Objective: Copy the lines of the listing below word for word, starting with the line that contains "At what distance from the camera can" and going on through the line that contains "4.23 meters".

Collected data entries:
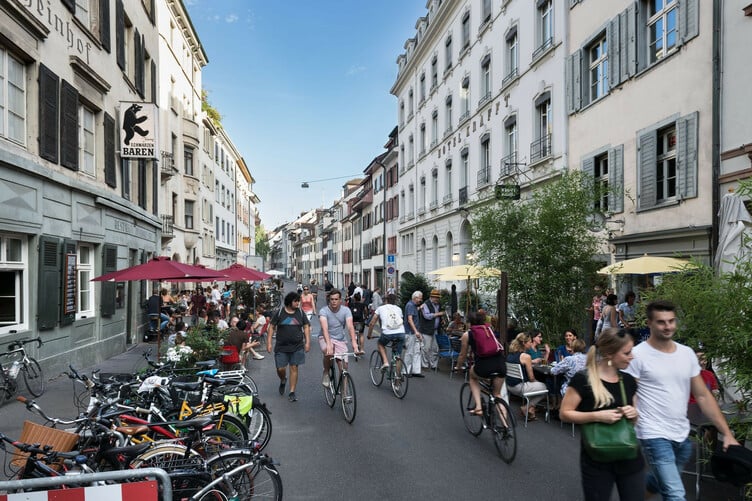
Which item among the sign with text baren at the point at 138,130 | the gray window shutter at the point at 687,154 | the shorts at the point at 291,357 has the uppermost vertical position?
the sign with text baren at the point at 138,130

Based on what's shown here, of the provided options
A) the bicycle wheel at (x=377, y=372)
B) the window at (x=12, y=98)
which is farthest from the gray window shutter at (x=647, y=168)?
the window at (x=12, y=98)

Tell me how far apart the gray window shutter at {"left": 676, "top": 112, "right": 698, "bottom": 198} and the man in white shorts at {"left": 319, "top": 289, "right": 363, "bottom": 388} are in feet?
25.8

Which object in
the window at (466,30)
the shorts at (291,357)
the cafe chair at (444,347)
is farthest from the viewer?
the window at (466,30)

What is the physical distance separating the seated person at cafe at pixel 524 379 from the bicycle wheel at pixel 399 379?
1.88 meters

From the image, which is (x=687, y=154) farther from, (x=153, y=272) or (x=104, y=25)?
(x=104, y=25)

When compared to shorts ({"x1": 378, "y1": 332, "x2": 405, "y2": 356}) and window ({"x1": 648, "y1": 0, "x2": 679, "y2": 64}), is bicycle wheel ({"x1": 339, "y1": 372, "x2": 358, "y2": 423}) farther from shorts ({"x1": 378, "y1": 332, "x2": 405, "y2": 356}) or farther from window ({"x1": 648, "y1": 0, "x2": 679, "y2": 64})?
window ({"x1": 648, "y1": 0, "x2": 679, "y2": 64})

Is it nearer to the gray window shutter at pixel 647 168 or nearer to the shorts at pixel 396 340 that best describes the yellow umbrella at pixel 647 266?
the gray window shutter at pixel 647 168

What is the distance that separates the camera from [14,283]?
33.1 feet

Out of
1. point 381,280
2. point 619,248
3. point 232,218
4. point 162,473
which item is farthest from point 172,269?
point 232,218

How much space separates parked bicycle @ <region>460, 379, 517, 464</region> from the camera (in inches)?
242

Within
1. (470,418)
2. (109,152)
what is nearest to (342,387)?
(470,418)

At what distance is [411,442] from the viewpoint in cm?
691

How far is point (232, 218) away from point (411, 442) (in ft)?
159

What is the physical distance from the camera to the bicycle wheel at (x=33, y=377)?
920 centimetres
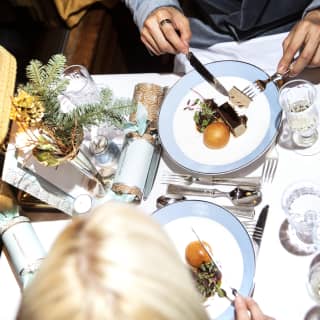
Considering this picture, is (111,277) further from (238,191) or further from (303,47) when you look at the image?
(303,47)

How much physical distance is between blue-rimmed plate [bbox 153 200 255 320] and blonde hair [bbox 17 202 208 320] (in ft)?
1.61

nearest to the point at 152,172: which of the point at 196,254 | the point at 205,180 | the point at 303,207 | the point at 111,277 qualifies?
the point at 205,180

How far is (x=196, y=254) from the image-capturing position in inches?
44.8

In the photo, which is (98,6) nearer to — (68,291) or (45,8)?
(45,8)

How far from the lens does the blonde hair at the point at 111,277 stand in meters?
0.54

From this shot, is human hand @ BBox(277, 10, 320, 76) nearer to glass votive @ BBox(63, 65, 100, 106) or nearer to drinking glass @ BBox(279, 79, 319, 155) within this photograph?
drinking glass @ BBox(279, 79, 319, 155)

--

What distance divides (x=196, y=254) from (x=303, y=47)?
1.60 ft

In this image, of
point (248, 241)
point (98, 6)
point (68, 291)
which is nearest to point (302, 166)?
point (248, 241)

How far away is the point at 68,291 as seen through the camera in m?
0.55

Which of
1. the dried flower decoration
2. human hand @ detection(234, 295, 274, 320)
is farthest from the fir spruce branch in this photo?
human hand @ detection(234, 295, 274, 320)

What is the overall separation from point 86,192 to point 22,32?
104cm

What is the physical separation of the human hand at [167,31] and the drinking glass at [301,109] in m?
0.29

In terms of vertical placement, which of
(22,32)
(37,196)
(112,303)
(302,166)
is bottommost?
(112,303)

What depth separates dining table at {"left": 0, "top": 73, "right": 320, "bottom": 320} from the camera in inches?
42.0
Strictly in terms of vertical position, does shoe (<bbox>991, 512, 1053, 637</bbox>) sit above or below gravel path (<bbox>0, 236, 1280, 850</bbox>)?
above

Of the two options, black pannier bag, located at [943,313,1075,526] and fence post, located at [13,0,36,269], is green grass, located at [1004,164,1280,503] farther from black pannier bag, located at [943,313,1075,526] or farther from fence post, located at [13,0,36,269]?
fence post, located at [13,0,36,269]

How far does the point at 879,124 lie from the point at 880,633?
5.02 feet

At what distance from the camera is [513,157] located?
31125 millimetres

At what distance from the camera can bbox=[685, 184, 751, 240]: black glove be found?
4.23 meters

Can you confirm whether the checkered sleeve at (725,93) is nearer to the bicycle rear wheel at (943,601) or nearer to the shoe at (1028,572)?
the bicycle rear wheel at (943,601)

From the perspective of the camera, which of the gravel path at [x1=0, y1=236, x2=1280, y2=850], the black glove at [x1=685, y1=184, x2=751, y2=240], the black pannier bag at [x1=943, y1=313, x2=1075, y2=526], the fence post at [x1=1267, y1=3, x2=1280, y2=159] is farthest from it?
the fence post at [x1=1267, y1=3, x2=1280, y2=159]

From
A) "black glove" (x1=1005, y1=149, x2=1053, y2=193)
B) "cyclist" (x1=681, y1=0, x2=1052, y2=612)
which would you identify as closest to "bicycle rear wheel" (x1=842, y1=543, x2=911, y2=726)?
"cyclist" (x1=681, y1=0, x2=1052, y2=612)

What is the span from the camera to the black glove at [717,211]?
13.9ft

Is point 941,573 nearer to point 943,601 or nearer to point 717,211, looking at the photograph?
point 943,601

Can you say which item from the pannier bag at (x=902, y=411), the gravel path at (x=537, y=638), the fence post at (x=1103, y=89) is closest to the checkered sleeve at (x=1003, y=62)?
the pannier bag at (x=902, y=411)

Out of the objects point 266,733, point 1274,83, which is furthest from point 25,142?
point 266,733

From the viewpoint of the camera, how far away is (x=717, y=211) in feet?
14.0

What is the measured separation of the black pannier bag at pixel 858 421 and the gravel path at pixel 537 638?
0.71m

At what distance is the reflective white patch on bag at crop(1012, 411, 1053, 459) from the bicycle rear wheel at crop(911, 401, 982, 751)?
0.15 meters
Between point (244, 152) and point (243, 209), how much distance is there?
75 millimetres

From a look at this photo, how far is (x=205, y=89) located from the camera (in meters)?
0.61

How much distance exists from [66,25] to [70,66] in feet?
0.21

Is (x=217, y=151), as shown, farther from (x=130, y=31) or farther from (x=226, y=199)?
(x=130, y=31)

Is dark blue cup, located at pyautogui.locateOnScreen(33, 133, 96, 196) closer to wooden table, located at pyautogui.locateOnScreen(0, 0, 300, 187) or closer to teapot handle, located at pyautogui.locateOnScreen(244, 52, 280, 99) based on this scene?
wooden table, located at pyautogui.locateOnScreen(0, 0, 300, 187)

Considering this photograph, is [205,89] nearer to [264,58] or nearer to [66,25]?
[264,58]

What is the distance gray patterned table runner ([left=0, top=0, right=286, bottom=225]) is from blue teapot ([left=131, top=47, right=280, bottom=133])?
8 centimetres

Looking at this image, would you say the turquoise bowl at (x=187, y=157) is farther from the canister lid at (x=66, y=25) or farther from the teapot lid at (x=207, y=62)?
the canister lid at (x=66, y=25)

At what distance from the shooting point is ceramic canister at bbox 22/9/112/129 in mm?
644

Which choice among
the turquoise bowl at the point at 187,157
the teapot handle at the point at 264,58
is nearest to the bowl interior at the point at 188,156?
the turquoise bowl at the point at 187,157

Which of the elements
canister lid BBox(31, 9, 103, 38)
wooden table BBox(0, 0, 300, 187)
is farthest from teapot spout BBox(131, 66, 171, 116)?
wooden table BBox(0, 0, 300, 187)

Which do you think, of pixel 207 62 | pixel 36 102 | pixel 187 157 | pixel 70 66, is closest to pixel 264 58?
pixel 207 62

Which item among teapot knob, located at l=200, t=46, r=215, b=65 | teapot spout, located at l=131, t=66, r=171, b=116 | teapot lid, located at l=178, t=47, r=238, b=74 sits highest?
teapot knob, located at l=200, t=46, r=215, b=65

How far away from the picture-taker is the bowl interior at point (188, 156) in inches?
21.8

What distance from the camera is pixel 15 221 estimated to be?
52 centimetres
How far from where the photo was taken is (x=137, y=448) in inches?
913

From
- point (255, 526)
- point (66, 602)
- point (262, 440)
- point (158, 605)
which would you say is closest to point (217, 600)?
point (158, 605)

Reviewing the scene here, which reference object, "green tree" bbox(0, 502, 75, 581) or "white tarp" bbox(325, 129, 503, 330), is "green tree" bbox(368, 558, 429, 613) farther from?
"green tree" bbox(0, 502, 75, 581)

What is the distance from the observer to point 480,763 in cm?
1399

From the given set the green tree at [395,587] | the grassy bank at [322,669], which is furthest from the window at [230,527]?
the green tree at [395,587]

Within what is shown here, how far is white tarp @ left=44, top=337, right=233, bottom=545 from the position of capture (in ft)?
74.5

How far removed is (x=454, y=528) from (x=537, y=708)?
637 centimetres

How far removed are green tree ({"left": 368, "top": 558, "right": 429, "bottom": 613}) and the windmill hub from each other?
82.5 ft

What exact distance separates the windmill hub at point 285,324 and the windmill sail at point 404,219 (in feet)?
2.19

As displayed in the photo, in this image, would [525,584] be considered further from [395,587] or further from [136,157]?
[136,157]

Task output:
At what distance from the camera can bbox=[685, 184, 751, 240]: black glove be found?
4.23 meters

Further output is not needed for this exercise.